» **Document excerpt**:
=-=-=

The agent and engine have the same cluster password.

”VPC initialization: failed to write Flannel config”

This warning about etcdctl not being found is safe to ignore. It does not affect deployment functionality.

Agent

”nerdctl not found”

Install nerdctl on the worker node:

curl -L https://github.com/containerd/nerdctl/releases/download/v2.0.3/nerdctl-2.0.3-linux-amd64.tar.gz \
  | sudo tar -xz -C /usr/local/bin nerdctl

“containerd not running”

Start containerd:

sudo systemctl start containerd

If containerd is not installed:

sudo apt-get install containerd

Agent shows “ready” but tasks fail

Check if the Agent can pull images. SSH into the worker and test:

sudo nerdctl pull nginx:alpine

If this fails, the worker may not have internet access or the image registry may be unreachable.

Deployment

Deployment stays in “deploying” status

The Engine is waiting for Agents to complete their tasks. Check:

Are agents connected? Run banyan-cli status.
Check agent logs for errors in the terminal where agent start is running.
Verify agents can pull the images specified in your manifest.

Deployment fails immediately

Check the error message in banyan-cli status. Common causes:

Image not found: The image name in banyan.yaml is wrong or the registry is unreachable from workers.
Port conflict: Another container is already using the same host port.

”deployment timed out”

The deploy command waits up to 2 minutes by default. If your images are large, they may take longer to pull. Use --no-wait and check status manually:

banyan-cli deploy -f banyan.yaml --no-wait
# Check later:
banyan-cli status

Containers are running but the application doesn’t work

Banyan deploys containers but does not manage application-level networking between services across nodes. Containers on the same worker can communicate via localhost. Containers on different workers need external networking or a load balancer.

General

Permission errors

Engine and Agent commands need root access because they manage system services (data store, containerd):

sudo banyan-engine start
sudo banyan-agent start --node-name <name>

The banyan-cli deploy and banyan-cli status commands do not require root (but banyan-cli init does, to write /etc/banyan/banyan.yaml).

Checking logs

Engine and Agent run in the foreground and print logs to stdout. Check the terminal where they are running.

Etcd logs:

Managed etcd: Logs are printed to stdout alongside the engine output.
External etcd: Check the logs of your externally managed etcd service.

Stopping containers manually

If you need to remove containers directly on a worker:

sudo nerdctl rm -f <container-name>

To list all Banyan-managed containers:

sudo nerdctl ps | grep <app-name>

=-=-=

» **Data section**:
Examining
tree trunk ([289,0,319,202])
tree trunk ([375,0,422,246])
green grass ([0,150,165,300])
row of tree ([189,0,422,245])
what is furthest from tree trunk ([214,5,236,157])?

=-=-=

» **To be done**:
- 1) Reproduce, character for character, the part of the Banyan troubleshooting guide that opens with the words containing "Check if the" and closes with "Run banyan-cli status.".
- 2) Rewrite the paragraph of the Banyan troubleshooting guide that begins "Banyan deploys containers but does not manage" as a short bulleted list that keeps its main facts.
- 3) According to the Banyan troubleshooting guide, how long does the deploy command wait by default?

» **Written answers**:
- 1)
Check if the Agent can pull images. SSH into the worker and test:

sudo nerdctl pull nginx:alpine

If this fails, the worker may not have internet access or the image registry may be unreachable.

Deployment

Deployment stays in “deploying” status

The Engine is waiting for Agents to complete their tasks. Check:

Are agents connected? Run banyan-cli status.

- 2)
- Banyan deploys containers but does not manage application-level networking between services across nodes.
- Containers on the same worker can communicate via localhost.
- Containers on different workers need external networking or a load balancer.

- 3) Up to 2 minutes.